[Provided passage]

Fix TOB-EXECUTORCH-41: validate buffer_idx bounds in getConstantDataPtr

Add bounds checking on buffer_idx in both constant_buffer and
constant_data code paths of getConstantDataPtr to prevent out-of-bounds
vector access from malicious flatbuffer inputs.

Authored-with: Claude

Author: Github Executorch

backends/xnnpack/runtime/XNNCompiler.cpp

@@ -184,11 +184,28 @@ const uint8_t* getConstantDataPtr(
     if (!constant_data_ptr) {
       // TODO(T172265611): Remove constant_buffer in flatbuffer path after BC
       // window
-      const auto& constant_buffer = *flatbuffer_graph->constant_buffer();
+      auto* cb = flatbuffer_graph->constant_buffer();
+      if (cb == nullptr || buffer_idx >= cb->size()) {
+        ET_LOG(
+            Error,
+            "Invalid buffer_idx %u for constant_buffer of size %u",
+            buffer_idx,
+            cb ? cb->size() : 0);
+        return nullptr;
+      }
+      const auto& constant_buffer = *cb;
       return constant_buffer[buffer_idx]->storage()->data();
     } else {
-      ConstantDataOffsetPtr constant_data_offset =
-          flatbuffer_graph->constant_data()->Get(buffer_idx);
+      auto* cd = flatbuffer_graph->constant_data();
+      if (cd == nullptr || buffer_idx >= cd->size()) {
+        ET_LOG(
+            Error,
+            "Invalid buffer_idx %u for constant_data of size %u",
+            buffer_idx,
+            cd ? cd->size() : 0);
+        return nullptr;
+      }
+      ConstantDataOffsetPtr constant_data_offset = cd->Get(buffer_idx);
       uint64_t offset = constant_data_offset->offset();
 
       bool has_named_key = flatbuffers::IsFieldPresent(

[Data extract]
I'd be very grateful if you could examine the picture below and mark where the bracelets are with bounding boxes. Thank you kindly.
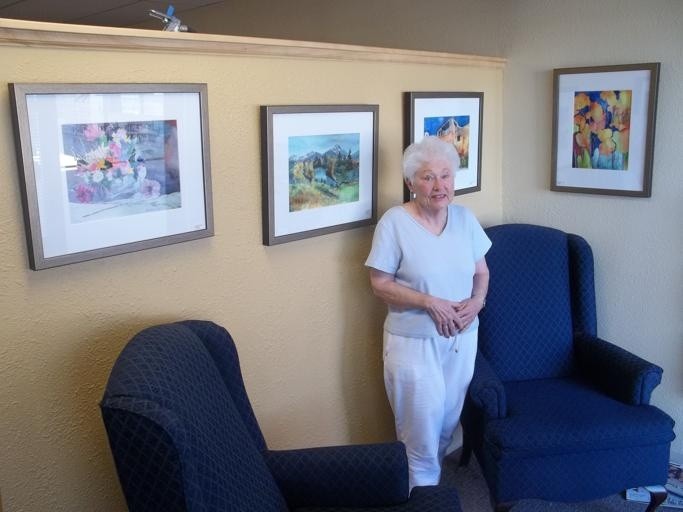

[Tasks to perform]
A: Which source file does the commit change?
B: Print the section of the commit that begins at the words "Add bounds checking" and stops after the words "malicious flatbuffer inputs.".

[Numbered responses]
A: backends/xnnpack/runtime/XNNCompiler.cpp

B:
Add bounds checking on buffer_idx in both constant_buffer and
constant_data code paths of getConstantDataPtr to prevent out-of-bounds
vector access from malicious flatbuffer inputs.